METHODS: Deep Learning (DL)-based approaches are investigated for automated classification of dysarthria severity. Multiple methodologies are experimented with to identify an effective configuration, including baseline Convolutional Neural Network (CNN) and Long Short-Term Memory (LSTM) models using cepstral features, pretrained networks for feature extraction, and hybrid approaches that combine deep features with Support Vector Machine (SVM) classifiers. An attention-based fusion strategy is further employed on the two best-performing pretrained models to further enhance performance.

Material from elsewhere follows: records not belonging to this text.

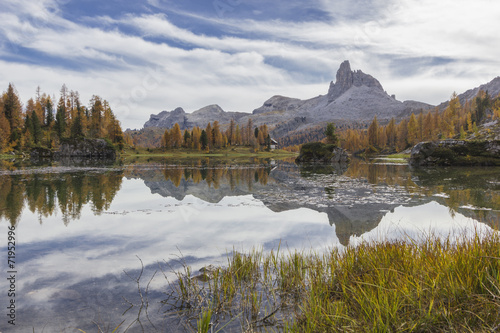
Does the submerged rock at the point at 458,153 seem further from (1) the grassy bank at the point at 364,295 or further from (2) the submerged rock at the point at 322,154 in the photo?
(1) the grassy bank at the point at 364,295

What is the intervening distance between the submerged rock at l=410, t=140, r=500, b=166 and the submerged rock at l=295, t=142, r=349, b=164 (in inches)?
755

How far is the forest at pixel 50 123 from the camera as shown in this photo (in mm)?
92875

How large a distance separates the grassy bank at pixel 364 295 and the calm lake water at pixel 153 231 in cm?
85

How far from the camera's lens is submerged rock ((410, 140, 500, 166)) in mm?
49469

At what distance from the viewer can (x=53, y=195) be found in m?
19.8

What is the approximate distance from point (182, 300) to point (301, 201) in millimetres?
13456

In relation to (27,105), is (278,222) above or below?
below

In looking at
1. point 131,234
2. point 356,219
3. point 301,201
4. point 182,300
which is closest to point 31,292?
point 182,300

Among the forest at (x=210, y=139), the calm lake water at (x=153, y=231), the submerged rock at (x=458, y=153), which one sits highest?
the forest at (x=210, y=139)

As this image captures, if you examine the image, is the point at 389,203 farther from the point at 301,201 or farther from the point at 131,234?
the point at 131,234

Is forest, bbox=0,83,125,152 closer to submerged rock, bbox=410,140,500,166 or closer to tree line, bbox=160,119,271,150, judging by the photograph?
tree line, bbox=160,119,271,150

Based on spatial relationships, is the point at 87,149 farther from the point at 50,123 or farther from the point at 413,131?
the point at 413,131

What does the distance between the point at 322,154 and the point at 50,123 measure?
357 ft

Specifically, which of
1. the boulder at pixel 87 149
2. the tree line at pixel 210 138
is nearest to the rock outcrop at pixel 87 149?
the boulder at pixel 87 149
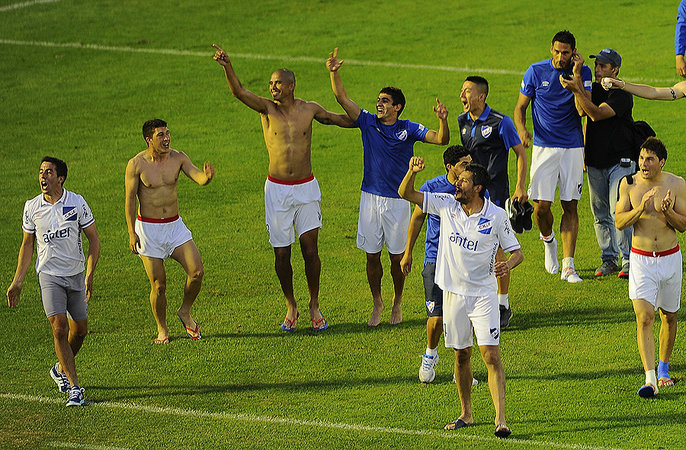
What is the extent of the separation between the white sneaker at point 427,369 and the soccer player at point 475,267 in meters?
1.26

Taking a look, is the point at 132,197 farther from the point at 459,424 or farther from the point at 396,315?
the point at 459,424

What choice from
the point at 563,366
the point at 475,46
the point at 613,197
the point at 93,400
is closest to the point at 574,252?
the point at 613,197

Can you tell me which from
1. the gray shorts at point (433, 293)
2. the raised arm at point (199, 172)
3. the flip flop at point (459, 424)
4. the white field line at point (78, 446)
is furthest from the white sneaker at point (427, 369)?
the white field line at point (78, 446)

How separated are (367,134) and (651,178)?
3420 mm

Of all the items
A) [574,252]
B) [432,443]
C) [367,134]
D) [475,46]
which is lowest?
[432,443]

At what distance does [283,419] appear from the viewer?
10.6m

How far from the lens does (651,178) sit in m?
10.7

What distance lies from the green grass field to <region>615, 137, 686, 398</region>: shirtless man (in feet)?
1.44

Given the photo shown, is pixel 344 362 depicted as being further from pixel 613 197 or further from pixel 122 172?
pixel 122 172

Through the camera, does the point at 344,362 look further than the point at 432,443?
Yes

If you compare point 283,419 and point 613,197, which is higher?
point 613,197

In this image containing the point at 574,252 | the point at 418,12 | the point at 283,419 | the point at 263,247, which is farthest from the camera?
the point at 418,12

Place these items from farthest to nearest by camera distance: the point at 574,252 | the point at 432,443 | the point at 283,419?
the point at 574,252, the point at 283,419, the point at 432,443

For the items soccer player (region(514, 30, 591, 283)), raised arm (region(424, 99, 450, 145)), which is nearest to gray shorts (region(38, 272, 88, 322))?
raised arm (region(424, 99, 450, 145))
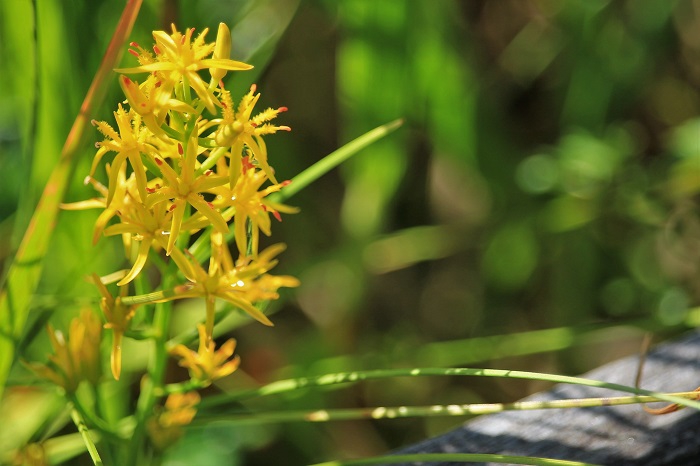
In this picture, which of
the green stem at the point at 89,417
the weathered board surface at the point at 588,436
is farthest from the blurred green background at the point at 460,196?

RESULTS: Attention-based feature fusion framework achieves accuracies of 97.90% ± 0.47 on the TORGO database and 95.31% ± 0.34 on the UA-Speech corpus under utterance-level evaluation, and 62.77% ± 2.38 and 56.26% ± 3.24, respectively, under speaker-independent evaluation.
DISCUSSION: Experimental results indicate that the proposed automated framework consistently outperforms baseline approaches, providing a more robust objective metric for assessing dysarthric speech.
CONCLUSION: Various experiments demonstrate that using pretrained networks as feature extractors, combined with feature engineering, optimally enhances the performance of dysarthria severity classification. The proposed framework serves as a speech-based functional computational proxy for dysarthria severity assessment, enabling objective analysis of motor speech impairment.